Context and relevance
CHD3 is a NuRD complex ATP-dependent chromatin remodeller; pathogenic CHD3 variants cause a dominantly inherited neurodevelopmental syndrome with speech and intellectual disabilities and frequent autistic features. This study combines precise base editing and AAV delivery to reverse a defined pathogenic SNV in the brain — a significant advance because CNS-targeted base editing faces unique delivery and safety challenges. By demonstrating molecular rescue, behavioural recovery in mice and editor activity in primates, the work provides a compelling preclinical proof of concept for treating dominant neurodevelopmental disorders that arise from single-nucleotide lesions.
Author’s note (punchy)
Big-picture: this is the kind of paper you flag for translational gene therapy.
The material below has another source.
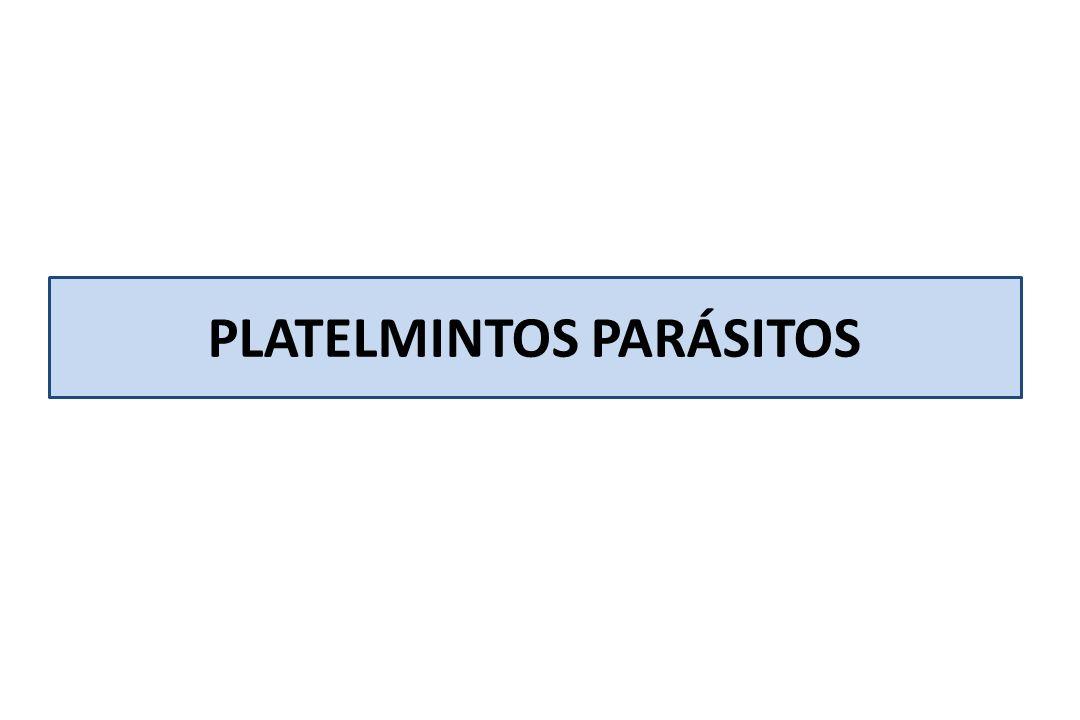 Consumiendo alimentos contaminados con huevos embrionados de un individuo infectado con Tenia adulta en su intestino Los huevos embrionado al ser ingeridos se transforman en el estómago en la forma larvaria llamada cisticerco que se alojará en los músculos Consumiendo alimentos contaminados con huevos embrionados de un individuo infectado con Tenia adulta en su intestino Los huevos embrionado al ser ingeridos se transforman en el estómago en la forma larvaria llamada cisticerco que se alojará en los músculos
They didn’t just tinker with cells — they made a humanised mouse, fixed the mutation across the brain, showed behaviour and molecular readouts return towards normal, and then showed the editor actually reconstitutes and acts in the primate brain. It’s a rigorous, multi-level demonstration that base editing can be pushed toward real CNS applications — but delivery, dosing and durability remain the next, hard yards.
Why should I read this?
If you work in neurodevelopment, gene therapy, or genome engineering — or just want to know whether base editing can actually fix brain disorders — skim this now. The team sorted out editing specificity, delivered the editor across the blood–brain barrier in mice, reversed behaviour, and showed the approach is feasible in primates. In short: big step from concept to preclinical reality.